Pubblicato il 30 Giugno 2026
Una violenta esplosione ha scosso il Principato di Monaco nella serata di lunedì 29 giugno, provocando il ferimento di tre persone. Secondo le prime informazioni diffuse dalle autorità, si tratterebbe di un attentato mirato ai danni dell’oligarca ucraino Vadym Ermolaev, residente nel Principato dopo aver lasciato l’Ucraina in seguito all’invasione russa. Nell’esplosione sono rimasti feriti anche la compagna dell’imprenditore e il figlio tredicenne.
La pista dell’attacco doloso è stata confermata dal ministro di Stato di Monaco, Christophe Mirmand, mentre le forze di sicurezza hanno avviato una vasta operazione per rintracciare il presunto responsabile.
L’esplosione e la caccia al sospettato
L’esplosione si è verificata all’interno di un edificio residenziale situato tra Boulevard d’Italie e Rue du Révérend Père Louis Frolla, in un’area del Principato a ridosso del confine francese.
Le immagini registrate dalle telecamere di videosorveglianza avrebbero immortalato un uomo mentre depositava un oggetto sospetto, probabilmente una borsa o un pacco, davanti all’ingresso dell’edificio, per poi allontanarsi rapidamente a piedi pochi istanti prima della detonazione.
Fin dai primi minuti successivi all’esplosione, gli investigatori hanno seguito la pista dell’attentato. Le autorità hanno diffuso la fotografia del presunto autore e avviato una massiccia operazione di ricerca che coinvolge polizia, servizi di sicurezza e squadre di emergenza.
Chi è Vadym Ermolaev
Secondo fonti vicine alle indagini, il vero obiettivo dell’attacco sarebbe stato Vadym Ermolaev, imprenditore e oligarca ucraino che da tempo vive stabilmente nel Principato di Monaco.
Il suo nome è associato al gruppo Alef, conglomerato attivo in diversi settori strategici, tra cui l’industria, la metallurgia, il mercato immobiliare, la logistica e il commercio.
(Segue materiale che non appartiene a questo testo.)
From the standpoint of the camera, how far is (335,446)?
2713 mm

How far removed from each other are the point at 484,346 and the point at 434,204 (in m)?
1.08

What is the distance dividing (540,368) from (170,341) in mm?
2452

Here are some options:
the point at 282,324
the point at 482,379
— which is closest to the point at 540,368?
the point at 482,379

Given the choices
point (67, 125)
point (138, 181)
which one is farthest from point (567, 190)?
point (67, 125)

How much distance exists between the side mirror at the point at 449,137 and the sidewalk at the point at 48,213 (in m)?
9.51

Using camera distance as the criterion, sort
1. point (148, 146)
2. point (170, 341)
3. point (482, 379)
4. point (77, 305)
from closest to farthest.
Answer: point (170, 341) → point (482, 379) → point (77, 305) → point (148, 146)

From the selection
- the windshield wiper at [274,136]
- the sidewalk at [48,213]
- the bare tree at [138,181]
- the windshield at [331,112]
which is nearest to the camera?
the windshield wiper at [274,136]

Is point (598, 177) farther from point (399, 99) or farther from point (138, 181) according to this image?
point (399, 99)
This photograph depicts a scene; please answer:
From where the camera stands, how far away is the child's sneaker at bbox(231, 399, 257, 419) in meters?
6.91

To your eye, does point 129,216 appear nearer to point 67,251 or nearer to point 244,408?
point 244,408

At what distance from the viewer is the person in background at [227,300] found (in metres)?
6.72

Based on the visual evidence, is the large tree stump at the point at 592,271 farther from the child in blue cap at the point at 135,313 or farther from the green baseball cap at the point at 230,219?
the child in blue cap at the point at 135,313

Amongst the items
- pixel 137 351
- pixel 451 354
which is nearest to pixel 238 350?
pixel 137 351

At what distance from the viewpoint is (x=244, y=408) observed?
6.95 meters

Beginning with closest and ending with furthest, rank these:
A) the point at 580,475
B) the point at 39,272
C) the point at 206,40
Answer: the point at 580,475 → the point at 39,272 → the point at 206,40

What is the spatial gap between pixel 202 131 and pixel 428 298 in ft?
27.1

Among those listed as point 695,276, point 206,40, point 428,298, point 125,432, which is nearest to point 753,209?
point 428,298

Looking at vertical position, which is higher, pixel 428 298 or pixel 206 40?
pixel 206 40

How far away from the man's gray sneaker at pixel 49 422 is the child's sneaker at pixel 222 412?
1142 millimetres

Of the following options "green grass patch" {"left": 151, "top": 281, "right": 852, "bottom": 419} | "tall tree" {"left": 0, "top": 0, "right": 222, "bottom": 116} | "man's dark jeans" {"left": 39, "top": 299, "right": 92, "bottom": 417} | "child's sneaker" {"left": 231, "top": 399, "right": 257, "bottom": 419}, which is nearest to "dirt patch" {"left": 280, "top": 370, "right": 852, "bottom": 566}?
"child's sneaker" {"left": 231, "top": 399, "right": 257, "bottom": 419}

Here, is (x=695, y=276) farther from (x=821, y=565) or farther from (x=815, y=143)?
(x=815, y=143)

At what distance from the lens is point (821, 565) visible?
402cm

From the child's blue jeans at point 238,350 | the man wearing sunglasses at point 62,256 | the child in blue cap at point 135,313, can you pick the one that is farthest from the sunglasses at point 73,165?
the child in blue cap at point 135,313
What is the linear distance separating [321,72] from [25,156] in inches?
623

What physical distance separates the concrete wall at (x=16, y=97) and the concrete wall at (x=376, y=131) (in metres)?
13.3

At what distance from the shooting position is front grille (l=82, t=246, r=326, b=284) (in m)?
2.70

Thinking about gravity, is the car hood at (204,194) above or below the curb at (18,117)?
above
Dal dicembre 2023 Ermolaev è sottoposto a sanzioni imposte dalle autorità ucraine su decisione del presidente Volodymyr Zelensky. Secondo quanto riportato da diversi media internazionali, citando fonti dei servizi di sicurezza di Kiev, i provvedimenti sarebbero collegati alla presunta prosecuzione di attività commerciali nel settore degli alcolici in Crimea, territorio attualmente sotto controllo russo.
Le reazioni delle istituzioni
L’attentato ha suscitato forte preoccupazione nel Principato e nei territori limitrofi. Il sindaco di Nizza, Eric Ciotti, ha espresso vicinanza alle persone coinvolte attraverso un messaggio pubblicato sui social, definendo quanto accaduto “una tragedia che ha colpito Monaco”.
Anche il principe Alberto II di Monaco è intervenuto con una dichiarazione ufficiale, parlando di “un crimine efferato e di uno shock per l’intera comunità monegasca”.
Il sovrano ha inoltre ribadito la volontà delle istituzioni di reagire con fermezza: “Il Principato di Monaco resterà unito e determinato di fronte alla violenza e alla criminalità. La sicurezza della nostra comunità continuerà a rappresentare una priorità assoluta”.